▶ Tasks to perform
A. In the VBA thread, name every kind of value that the final reply says the function may need to handle as its first argument or in the array of possible matches.
B. Repeat word for word the stretch of the VBA thread from "Good start and" through "possible matching values.".

▶ Text segment
↓↓↓

There is a function in SQL that allows you to compare a single string with
several strings without having to use multiple Or's eg strExample
In("aa","bb","cc") - this doesn't seem to work in vba - is there an
equivalent function that does???
 
I'm not aware of one, although it should be fairly simple to write a VBA
function that would do so.

--
John Spencer
Access MVP 2002-2005, 2007
Center for Health Program Development and Management
University of Maryland Baltimore County
..
 
Public Function funcIN(s As String, sIN() As String) As Boolean
' Checks to see if the input string (s) is an element "in" the array
sIN
Dim i As Integer
funcIN = False
For i = LBound(sIN) To UBound(sIN)
If UCase(s) = UCase(sIN(i)) Then
funcIN = True
Exit Function
End If
Next i
End Function

This will match regardless of case. Remove the UCase for it to be
case sensitive.

Cheers,
Jason Lepack
 
Good start and that should work well for strings.

However, this may need to handle nulls, dates, and numbers as the first
argument and possibly in the array of possible matching values.

Also, comparisons are controlled by your Option Compare statement in
modules. So whether or not your compare is case sensitive is dependent on
whether or not you have set Option Compare and how you have set it for the
module. If Option Compare is not declared then the default is Option
Compare Binary (If I recall correctly)

↑↑↑

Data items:
↓↓↓

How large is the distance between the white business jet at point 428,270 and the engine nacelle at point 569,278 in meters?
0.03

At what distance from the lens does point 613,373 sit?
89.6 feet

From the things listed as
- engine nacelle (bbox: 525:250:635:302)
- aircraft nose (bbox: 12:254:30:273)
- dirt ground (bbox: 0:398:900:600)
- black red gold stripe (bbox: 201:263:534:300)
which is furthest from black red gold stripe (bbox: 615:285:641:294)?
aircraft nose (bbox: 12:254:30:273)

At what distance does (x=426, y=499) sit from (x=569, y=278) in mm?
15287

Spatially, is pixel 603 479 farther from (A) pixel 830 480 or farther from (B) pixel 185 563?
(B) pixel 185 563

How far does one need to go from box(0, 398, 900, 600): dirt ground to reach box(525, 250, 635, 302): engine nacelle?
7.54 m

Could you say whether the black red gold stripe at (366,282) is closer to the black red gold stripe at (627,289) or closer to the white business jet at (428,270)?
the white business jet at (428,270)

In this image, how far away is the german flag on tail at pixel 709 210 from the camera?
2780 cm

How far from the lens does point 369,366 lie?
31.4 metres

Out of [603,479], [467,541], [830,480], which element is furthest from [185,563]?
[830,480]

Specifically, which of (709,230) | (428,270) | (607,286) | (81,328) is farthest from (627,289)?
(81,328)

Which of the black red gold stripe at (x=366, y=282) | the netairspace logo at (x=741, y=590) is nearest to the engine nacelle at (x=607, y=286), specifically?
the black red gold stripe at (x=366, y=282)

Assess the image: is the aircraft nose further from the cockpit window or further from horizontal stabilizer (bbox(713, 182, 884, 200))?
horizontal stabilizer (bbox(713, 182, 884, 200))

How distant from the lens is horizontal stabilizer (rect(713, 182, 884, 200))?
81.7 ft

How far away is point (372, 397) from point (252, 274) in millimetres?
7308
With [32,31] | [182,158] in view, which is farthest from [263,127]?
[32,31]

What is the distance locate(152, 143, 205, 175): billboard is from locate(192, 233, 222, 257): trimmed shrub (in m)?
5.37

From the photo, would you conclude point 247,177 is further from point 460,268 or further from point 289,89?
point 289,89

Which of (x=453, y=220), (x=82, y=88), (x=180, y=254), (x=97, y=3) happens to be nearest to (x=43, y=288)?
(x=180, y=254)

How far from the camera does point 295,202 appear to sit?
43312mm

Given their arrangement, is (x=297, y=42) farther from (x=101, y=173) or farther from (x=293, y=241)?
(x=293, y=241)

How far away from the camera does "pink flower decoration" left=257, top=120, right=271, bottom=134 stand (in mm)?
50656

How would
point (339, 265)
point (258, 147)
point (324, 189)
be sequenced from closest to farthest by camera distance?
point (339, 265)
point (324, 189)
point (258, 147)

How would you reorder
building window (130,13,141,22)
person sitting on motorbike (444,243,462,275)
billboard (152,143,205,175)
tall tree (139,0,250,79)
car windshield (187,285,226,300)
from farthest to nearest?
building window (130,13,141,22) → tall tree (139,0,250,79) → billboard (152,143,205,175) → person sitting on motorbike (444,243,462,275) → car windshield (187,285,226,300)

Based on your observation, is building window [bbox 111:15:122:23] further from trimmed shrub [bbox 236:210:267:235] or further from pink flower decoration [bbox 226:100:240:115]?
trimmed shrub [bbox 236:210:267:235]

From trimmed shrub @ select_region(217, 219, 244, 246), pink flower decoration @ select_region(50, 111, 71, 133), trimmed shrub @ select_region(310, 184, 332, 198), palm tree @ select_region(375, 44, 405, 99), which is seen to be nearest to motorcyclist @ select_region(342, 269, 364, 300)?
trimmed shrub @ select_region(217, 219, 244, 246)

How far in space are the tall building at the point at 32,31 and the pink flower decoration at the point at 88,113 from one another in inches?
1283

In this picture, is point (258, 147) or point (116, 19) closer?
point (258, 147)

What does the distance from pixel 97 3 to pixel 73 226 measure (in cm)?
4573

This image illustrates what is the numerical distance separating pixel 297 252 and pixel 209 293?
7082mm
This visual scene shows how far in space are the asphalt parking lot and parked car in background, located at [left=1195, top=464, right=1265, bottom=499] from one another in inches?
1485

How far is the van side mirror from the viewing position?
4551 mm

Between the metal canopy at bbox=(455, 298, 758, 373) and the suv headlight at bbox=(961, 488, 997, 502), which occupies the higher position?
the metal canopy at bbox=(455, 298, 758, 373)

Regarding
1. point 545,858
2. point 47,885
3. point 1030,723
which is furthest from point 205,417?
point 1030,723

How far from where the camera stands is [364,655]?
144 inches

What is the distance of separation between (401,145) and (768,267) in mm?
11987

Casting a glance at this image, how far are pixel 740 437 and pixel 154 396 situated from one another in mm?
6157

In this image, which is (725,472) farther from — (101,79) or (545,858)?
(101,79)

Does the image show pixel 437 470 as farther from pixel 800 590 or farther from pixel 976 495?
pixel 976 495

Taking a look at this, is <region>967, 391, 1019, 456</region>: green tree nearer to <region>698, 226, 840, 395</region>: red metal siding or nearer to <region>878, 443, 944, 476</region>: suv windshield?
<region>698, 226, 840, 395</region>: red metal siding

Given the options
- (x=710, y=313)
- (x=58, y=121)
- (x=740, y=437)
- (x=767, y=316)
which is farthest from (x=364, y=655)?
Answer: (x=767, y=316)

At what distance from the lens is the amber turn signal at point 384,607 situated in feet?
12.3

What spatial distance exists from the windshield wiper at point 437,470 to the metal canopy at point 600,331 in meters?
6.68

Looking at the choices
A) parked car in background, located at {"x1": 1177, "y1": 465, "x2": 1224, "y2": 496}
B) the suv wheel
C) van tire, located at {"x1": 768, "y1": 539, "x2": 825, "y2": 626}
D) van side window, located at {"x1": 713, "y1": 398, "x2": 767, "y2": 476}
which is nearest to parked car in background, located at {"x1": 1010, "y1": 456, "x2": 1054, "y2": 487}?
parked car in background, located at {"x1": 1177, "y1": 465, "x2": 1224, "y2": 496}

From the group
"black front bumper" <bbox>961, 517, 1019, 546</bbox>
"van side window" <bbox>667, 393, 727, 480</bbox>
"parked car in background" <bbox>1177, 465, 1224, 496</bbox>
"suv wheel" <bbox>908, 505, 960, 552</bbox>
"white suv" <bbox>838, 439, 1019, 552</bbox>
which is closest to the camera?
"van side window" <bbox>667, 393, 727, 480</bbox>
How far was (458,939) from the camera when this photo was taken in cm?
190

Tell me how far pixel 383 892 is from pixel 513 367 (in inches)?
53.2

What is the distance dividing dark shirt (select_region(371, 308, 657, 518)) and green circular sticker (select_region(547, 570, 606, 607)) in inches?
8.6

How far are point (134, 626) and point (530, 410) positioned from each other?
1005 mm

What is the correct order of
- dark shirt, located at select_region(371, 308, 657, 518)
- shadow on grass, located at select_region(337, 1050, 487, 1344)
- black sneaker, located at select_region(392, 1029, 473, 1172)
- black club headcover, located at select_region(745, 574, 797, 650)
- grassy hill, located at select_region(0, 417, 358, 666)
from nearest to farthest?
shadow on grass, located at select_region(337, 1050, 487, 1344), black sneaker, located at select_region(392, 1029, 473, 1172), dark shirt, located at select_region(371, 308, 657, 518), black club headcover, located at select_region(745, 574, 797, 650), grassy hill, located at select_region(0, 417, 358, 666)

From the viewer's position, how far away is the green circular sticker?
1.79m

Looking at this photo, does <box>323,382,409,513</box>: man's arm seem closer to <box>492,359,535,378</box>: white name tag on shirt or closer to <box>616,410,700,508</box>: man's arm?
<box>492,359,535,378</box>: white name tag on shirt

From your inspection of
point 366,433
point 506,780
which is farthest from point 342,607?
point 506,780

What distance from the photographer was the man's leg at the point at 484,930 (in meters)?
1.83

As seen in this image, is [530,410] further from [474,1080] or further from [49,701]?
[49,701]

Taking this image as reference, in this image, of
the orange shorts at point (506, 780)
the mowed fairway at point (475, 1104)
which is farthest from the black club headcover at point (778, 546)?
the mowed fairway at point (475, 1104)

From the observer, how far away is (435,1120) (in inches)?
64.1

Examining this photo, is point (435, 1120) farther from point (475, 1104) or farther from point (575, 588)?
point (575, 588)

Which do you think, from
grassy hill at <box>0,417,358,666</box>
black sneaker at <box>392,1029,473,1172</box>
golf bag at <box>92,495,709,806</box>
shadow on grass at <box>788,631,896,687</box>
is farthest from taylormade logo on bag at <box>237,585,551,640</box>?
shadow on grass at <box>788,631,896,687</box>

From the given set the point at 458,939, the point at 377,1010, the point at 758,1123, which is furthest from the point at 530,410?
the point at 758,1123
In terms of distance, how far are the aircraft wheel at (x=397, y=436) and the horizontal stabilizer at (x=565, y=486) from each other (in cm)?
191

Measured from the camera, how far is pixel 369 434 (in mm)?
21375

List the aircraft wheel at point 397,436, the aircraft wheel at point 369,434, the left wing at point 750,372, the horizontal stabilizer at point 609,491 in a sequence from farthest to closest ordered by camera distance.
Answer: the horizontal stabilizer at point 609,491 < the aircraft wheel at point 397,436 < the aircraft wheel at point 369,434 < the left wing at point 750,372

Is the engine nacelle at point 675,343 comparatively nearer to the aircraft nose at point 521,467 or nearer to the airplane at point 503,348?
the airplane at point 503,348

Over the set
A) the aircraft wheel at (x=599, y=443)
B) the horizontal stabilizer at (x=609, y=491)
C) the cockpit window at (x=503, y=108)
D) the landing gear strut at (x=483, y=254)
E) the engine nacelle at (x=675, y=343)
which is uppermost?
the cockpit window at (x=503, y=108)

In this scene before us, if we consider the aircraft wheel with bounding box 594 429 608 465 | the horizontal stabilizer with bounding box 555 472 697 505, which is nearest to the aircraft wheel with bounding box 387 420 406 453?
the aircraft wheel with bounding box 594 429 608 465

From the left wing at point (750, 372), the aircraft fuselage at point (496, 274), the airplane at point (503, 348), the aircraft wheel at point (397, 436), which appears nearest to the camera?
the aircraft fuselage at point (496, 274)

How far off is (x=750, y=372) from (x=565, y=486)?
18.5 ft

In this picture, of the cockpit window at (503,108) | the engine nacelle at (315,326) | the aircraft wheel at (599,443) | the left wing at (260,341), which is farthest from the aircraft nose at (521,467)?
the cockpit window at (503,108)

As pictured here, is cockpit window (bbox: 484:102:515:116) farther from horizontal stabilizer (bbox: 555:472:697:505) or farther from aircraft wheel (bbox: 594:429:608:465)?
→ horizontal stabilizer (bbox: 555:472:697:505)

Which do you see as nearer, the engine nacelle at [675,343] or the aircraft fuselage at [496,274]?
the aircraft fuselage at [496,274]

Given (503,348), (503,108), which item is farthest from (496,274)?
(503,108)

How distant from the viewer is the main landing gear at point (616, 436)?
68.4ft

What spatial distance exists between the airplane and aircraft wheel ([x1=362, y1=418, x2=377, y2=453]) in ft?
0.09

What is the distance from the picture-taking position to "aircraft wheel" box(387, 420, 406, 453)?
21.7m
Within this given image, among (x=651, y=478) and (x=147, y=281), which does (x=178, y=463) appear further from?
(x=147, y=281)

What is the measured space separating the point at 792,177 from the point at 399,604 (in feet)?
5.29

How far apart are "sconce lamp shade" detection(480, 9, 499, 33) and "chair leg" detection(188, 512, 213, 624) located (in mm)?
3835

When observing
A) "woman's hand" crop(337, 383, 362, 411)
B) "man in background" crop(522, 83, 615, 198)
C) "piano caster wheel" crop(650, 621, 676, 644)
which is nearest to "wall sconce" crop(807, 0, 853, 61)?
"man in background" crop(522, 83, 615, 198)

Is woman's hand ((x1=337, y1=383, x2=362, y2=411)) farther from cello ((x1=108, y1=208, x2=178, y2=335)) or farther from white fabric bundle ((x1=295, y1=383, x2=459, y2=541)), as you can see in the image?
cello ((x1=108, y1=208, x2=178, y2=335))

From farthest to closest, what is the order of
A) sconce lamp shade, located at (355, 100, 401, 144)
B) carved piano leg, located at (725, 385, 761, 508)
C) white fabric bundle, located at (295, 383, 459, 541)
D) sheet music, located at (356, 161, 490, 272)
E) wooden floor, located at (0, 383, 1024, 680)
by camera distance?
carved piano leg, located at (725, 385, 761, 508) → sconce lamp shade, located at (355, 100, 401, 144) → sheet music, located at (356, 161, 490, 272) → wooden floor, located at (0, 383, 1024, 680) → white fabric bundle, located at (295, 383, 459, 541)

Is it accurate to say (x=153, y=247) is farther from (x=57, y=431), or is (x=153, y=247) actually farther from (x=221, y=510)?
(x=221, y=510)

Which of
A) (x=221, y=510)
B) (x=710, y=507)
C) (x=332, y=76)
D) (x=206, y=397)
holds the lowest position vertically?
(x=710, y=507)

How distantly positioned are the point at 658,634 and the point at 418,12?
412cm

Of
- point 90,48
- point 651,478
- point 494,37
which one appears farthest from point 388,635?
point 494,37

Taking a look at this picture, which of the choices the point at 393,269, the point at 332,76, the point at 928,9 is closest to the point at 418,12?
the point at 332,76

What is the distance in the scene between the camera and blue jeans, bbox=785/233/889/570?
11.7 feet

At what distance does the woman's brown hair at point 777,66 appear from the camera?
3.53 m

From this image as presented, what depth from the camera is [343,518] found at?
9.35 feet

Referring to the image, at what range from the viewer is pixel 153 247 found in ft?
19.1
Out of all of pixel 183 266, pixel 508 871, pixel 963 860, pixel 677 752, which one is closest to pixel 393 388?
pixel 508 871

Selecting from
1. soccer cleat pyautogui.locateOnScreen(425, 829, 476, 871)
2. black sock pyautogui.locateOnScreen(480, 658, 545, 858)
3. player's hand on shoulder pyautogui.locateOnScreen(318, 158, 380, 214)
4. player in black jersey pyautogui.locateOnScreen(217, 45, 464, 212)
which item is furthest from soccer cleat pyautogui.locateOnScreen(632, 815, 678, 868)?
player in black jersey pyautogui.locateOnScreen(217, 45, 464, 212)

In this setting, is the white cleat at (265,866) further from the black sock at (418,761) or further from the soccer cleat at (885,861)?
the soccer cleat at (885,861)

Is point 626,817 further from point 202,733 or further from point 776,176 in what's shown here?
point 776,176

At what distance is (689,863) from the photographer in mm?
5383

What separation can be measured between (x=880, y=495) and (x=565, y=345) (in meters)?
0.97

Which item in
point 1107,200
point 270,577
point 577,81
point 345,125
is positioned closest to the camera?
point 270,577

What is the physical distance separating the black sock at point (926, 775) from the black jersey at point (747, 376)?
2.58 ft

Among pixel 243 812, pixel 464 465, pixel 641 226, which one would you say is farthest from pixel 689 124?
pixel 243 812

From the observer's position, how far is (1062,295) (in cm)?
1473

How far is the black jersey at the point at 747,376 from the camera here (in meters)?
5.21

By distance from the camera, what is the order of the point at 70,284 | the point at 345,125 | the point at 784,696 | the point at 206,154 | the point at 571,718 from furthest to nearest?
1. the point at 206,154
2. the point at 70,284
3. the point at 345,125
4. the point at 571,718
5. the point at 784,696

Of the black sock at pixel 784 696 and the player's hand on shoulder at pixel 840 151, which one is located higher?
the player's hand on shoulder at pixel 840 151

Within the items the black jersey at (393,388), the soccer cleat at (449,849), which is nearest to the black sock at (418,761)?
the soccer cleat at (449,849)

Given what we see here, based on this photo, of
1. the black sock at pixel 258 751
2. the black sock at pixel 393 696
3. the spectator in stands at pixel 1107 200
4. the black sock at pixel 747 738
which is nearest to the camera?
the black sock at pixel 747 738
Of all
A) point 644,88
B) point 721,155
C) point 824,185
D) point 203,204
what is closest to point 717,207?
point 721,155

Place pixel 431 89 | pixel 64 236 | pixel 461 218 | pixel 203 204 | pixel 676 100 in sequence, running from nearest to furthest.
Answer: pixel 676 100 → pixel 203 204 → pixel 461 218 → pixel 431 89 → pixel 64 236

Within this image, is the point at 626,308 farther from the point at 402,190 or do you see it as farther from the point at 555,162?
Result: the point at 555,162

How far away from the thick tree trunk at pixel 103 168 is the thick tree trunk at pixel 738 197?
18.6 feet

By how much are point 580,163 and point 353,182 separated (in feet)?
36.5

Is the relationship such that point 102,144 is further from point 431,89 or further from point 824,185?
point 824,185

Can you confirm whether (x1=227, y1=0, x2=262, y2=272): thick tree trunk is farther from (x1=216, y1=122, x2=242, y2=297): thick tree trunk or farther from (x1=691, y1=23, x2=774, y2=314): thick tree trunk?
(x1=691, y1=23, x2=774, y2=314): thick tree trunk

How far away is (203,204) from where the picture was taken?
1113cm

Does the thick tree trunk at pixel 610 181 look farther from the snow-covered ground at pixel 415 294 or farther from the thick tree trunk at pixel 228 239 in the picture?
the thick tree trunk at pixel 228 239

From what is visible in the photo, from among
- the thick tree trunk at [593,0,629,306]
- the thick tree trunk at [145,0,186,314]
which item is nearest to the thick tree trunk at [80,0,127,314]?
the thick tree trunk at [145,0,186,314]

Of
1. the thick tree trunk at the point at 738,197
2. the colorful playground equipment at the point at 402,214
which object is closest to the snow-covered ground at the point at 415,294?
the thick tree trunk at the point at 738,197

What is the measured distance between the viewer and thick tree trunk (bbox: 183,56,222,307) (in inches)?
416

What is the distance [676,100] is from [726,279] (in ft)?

↑↑↑

▶ Outputs in order
A. Nulls, dates, and numbers.

B.
Good start and that should work well for strings.

However, this may need to handle nulls, dates, and numbers as the first
argument and possibly in the array of possible matching values.